Data seen by GTR shows that while total outbound investment fell by 49% to US$97.9bn (down from Q1’s all-time record of US$191.6bn), eight loans from the new China-backed development banks made up 44% of the overall volume.
Data produced by merchant banking firm Grison’s Peak suggest that the presence of the NDB and AIIB mark “the first steps in China diversifying away from its policy banks of ‘buy and hold risk; to risk sharing with other countries/partner banks”.
In total over the quarter there were 18 signed government loans: 10 of these were from China’s policy banks, with four involving the NDB and four involving the AIIB. The volume of such loans is up 50% since Q1, with an aggregate amount of US$16.5bn marking an 11.3% hike in value.
The AIIB made its first foray into the multilateral lending space in June, in a number of deals co-financed with other development banks. The bank’s president Jin Liqun has been keen to stress its collaborative objectives.
The research found that China entered into 11 multi-deal government agreements in Q2: 64% were agreed when foreign officials visited China and 36% when President Xi was overseas. This is a 120% increase on Q1.

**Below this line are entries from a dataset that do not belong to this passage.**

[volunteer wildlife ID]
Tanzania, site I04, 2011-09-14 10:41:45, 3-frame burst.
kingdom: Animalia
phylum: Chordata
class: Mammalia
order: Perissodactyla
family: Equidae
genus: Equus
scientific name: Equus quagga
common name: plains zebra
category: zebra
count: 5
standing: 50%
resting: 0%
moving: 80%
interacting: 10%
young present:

The report says: “While accurate data was not readily available for many of these agreements, we have calculated aggregate value of US$30.7bn for this quarter. This amount represents a 67% decrease from Q1. Russia and Nigeria, two countries experiencing financial strain, received 82% of Q2 aggregate pledges.”
As GTR reported last month, the AIIB’s first transactions financed were:
- a US$165mn loan for a power distribution system upgrade and expansion project in Bangladesh;
- a US$216.5mn loan for a slum upgrading project in Indonesia, expected to be co-financed with the World Bank;
- a US$100mn loan to finance the Shorkot-Khanewal Section of national motorway M-4 in Pakistan, co-financed with the Asian Development Bank (ADB) and the UK’s Department for International Development (DFID); and
- a US$27.5mn loan for the Dushanbe-Uzbekistan border road improvement project in Tajikistan, co-financed with the European Bank for Reconstruction and Development (EBRD).
China holds a 30.34% share in the AIIB and gets 26.06% of the votes in the nascent development bank.
The NDB – often referred to as the BRICS Bank – is shared with Brazil, Russia, India and South Africa, each of which holds a 20% share and has equal voting rights.